Mas, neste caso, a questão é outra. O texto de Barbara Gancia exala envolvimento pessoal no caso. Quando se trata de colunistas, isso não é, em princípio, errado. Conta a favor dela não ter procurado esconder esse envolvimento, pelo contrário.
O problema é que não foi comentário o artigo levado ao leitor. Apresentou-se como fato consumado o que, até o momento, é menos do que isso. É possível compreender a jornalista.
Uma tragédia como a agora enfrentada pelos familiares de Franco Giobbi traz à tona os sentimentos mais extremos. Nada parece capaz de conter a revolta. Mas não é possível aceitar que o jornal se antecipe à Justiça e alimente um sentimento de condenação prévia.
Foi precisamente o que aconteceu neste caso. No mesmo dia da publicação da coluna, recebi cópia de carta endereçada à Barbara Gancia por uma leitora que também manifestava envolvimento pessoal na história. Ela mora com os pais na mesma rua em que Crauzemberg vive com a mãe, na Freguesia do Ó.
As duas famílias se conhecem há muitos anos. A leitora disse acompanhar e admirar trabalho de Barbara Gancia. Não procurou afirmar a inocência de Campos, mas protestou contra sua "execração pública''.
''Uma mesma história, dependendo de quem a conta, pode ter mais de uma versão. Antes de aceitarmos uma delas como definitiva, faz-se necessária a apuração de todas as circunstâncias que a envolveram'', escreveu.

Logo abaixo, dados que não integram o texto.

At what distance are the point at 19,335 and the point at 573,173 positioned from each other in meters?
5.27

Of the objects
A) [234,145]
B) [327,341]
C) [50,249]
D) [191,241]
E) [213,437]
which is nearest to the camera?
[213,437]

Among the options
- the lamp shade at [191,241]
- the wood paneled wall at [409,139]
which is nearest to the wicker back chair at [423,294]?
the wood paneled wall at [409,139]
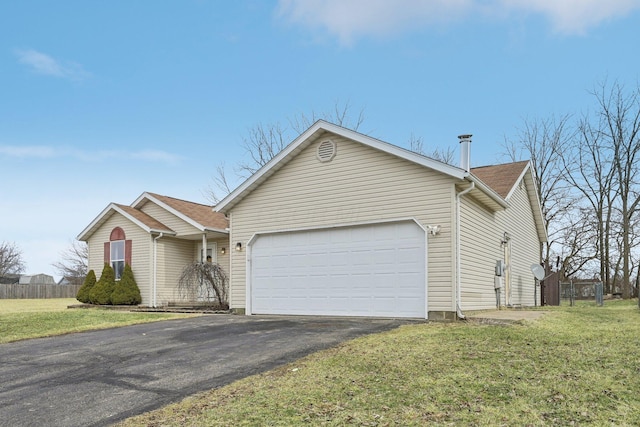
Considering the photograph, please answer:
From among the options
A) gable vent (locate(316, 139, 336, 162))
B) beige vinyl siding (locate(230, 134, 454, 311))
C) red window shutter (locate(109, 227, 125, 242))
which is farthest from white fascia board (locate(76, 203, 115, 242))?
gable vent (locate(316, 139, 336, 162))

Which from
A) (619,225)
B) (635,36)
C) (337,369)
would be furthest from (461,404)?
(619,225)

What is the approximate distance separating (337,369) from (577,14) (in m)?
14.6

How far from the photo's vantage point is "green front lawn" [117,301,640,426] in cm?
475

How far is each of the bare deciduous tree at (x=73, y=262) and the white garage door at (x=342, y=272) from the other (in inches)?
1686

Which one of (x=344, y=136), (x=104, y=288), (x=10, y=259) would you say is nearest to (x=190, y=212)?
(x=104, y=288)

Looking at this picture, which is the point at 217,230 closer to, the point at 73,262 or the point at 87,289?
the point at 87,289

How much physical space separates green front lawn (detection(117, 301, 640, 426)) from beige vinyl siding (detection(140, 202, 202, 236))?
12.5 m

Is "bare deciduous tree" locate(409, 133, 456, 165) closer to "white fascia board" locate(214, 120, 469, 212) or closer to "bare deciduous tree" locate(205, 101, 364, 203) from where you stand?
"bare deciduous tree" locate(205, 101, 364, 203)

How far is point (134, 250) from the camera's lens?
1988 centimetres

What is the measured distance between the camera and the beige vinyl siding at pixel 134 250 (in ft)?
63.9

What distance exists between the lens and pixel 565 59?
1800 centimetres

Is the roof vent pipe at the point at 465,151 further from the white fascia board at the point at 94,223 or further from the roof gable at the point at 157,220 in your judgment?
the white fascia board at the point at 94,223

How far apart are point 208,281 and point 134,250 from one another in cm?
373

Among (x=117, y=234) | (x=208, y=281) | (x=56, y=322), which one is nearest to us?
(x=56, y=322)
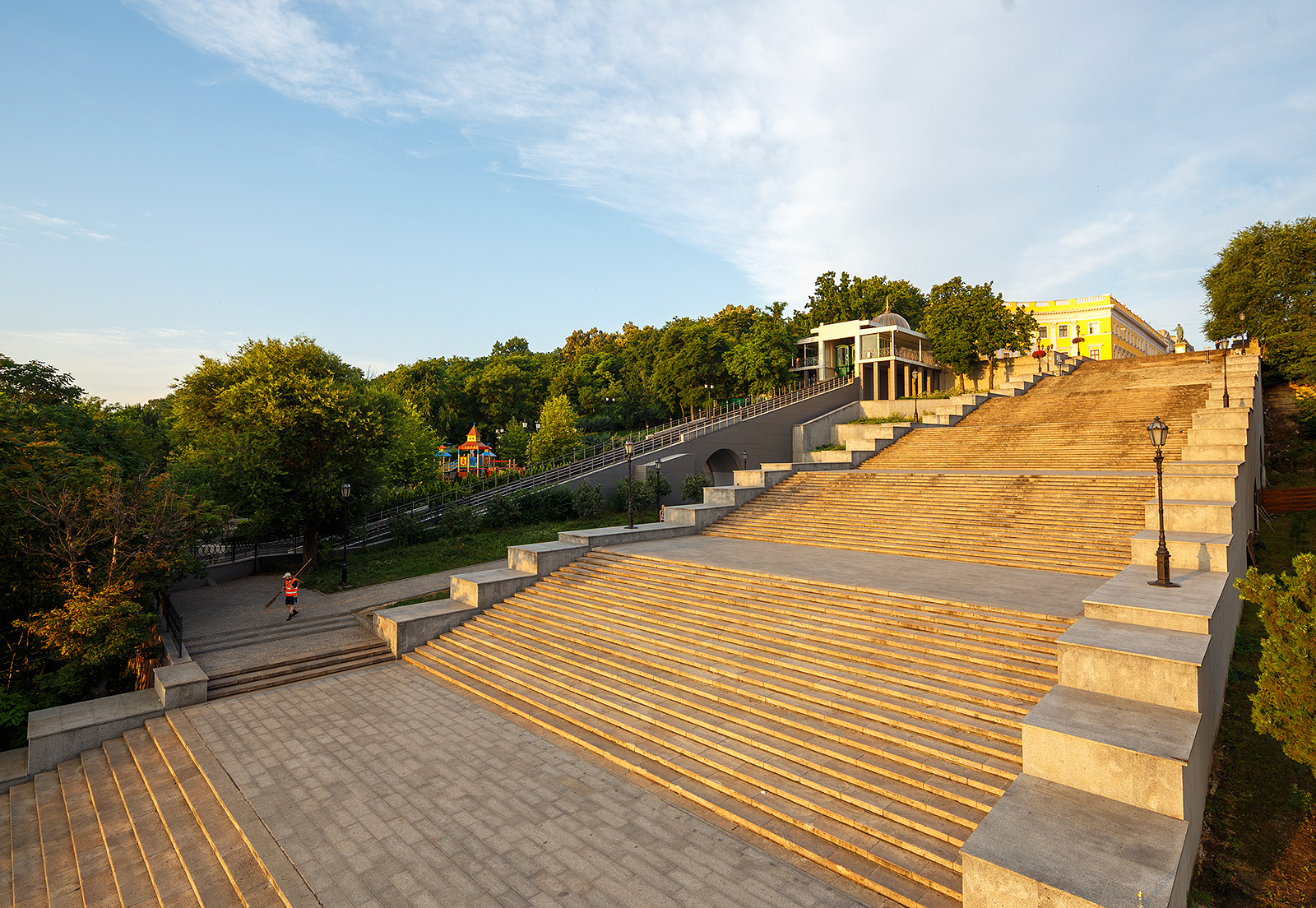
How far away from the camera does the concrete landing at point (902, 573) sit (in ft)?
30.4

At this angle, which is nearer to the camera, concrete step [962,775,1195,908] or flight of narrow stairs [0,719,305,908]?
concrete step [962,775,1195,908]

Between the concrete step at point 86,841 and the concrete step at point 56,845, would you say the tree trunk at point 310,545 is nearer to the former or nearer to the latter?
the concrete step at point 86,841

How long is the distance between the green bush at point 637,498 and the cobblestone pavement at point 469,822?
15755mm

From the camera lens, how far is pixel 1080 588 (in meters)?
9.80

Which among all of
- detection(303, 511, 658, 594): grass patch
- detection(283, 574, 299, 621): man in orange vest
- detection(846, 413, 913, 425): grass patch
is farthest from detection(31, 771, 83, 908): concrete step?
detection(846, 413, 913, 425): grass patch

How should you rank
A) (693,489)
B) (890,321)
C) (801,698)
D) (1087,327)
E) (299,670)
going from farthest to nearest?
1. (1087,327)
2. (890,321)
3. (693,489)
4. (299,670)
5. (801,698)

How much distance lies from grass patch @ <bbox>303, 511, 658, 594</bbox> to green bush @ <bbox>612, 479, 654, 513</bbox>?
1018 mm

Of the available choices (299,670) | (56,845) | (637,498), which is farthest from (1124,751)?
(637,498)

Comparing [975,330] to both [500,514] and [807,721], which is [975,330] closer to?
[500,514]

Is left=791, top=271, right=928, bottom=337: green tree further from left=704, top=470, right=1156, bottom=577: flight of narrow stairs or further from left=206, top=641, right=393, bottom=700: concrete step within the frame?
left=206, top=641, right=393, bottom=700: concrete step

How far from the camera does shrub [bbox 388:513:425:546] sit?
72.7ft

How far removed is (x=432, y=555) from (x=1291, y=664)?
1962cm

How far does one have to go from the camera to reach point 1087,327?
6688 centimetres

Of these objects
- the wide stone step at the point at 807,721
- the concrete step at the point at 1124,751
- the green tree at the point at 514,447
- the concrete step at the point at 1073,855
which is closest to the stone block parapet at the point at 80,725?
the wide stone step at the point at 807,721
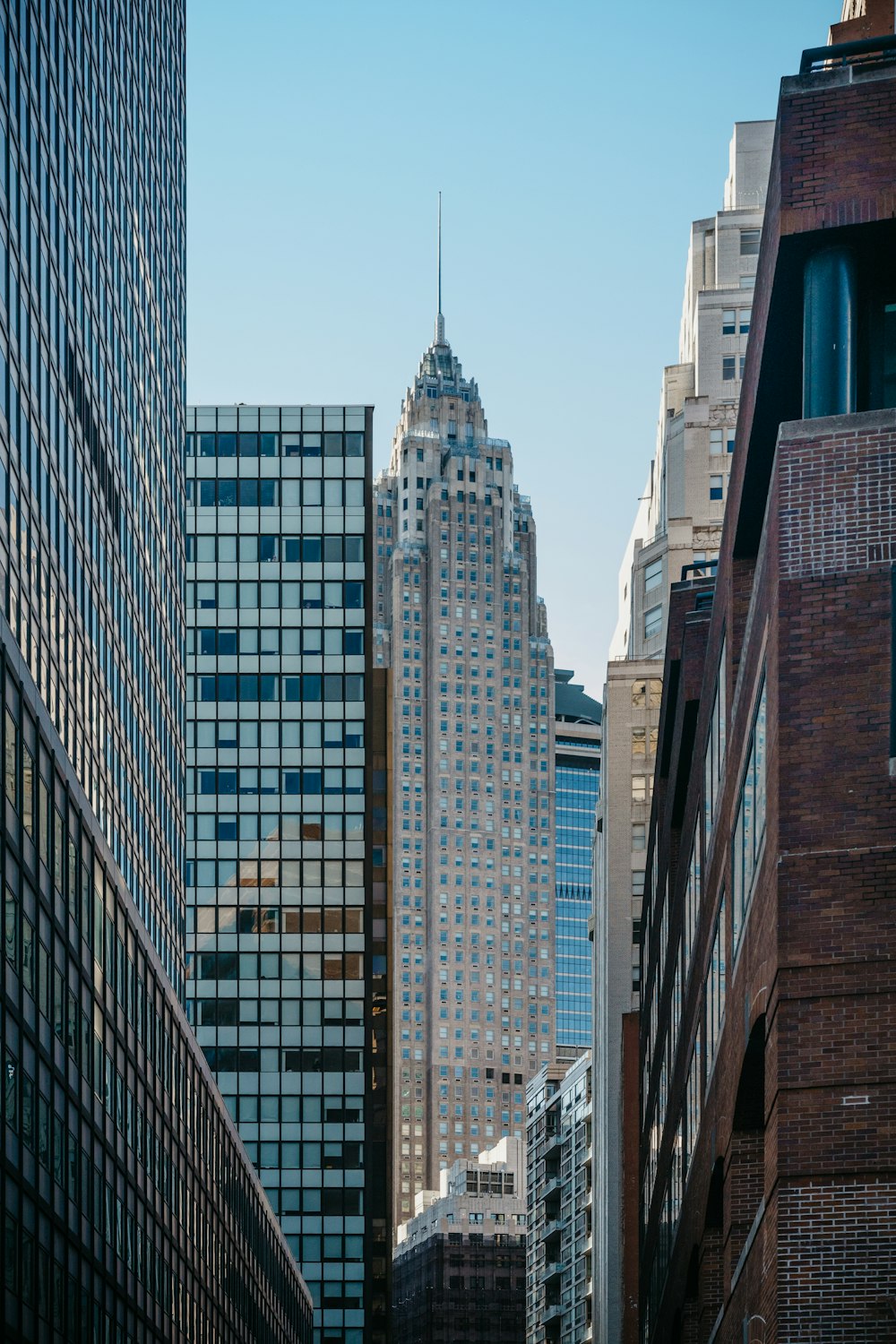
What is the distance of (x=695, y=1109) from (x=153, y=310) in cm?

A ombudsman tentou ouvir Barbara Gancia, mas a colunista está nos Estados Unidos e não pôde ser localizada. Foi procurado também o advogado de Campos.
Em conversa telefônica, ele pediu para não ser identificado. Disse que não sabe se permanecerá no caso. Diante do que já foi feito, a Folha deveria redobrar seus cuidados ao tratar do assunto.
O "Jornal da Tarde", por exemplo, sentenciou em título na quinta-feira que a noiva ''incriminara'' Campos ao depor. A leitura do texto desautorizava o enunciado.
É imprescindível garantir a publicação dos argumentos de ambos os lados e evitar novos pré-julgamentos. É o que determinam a lei, o ''Manual da Redação'' e as noções mais básicas de isenção. Se não for assim, viramos todos justiceiros do papel.
Há uma semana, a editora do Folhainvest procurou mostrar que seriam infundadas as preocupações da ombudsman com o tipo de jornalismo praticado naquele caderno.
O noticiário dos últimos dias demonstra de maneira cristalina que não pode haver espaço, em uma publicação séria, para o tratamento deslumbrado das aplicações em Bolsas de Valores.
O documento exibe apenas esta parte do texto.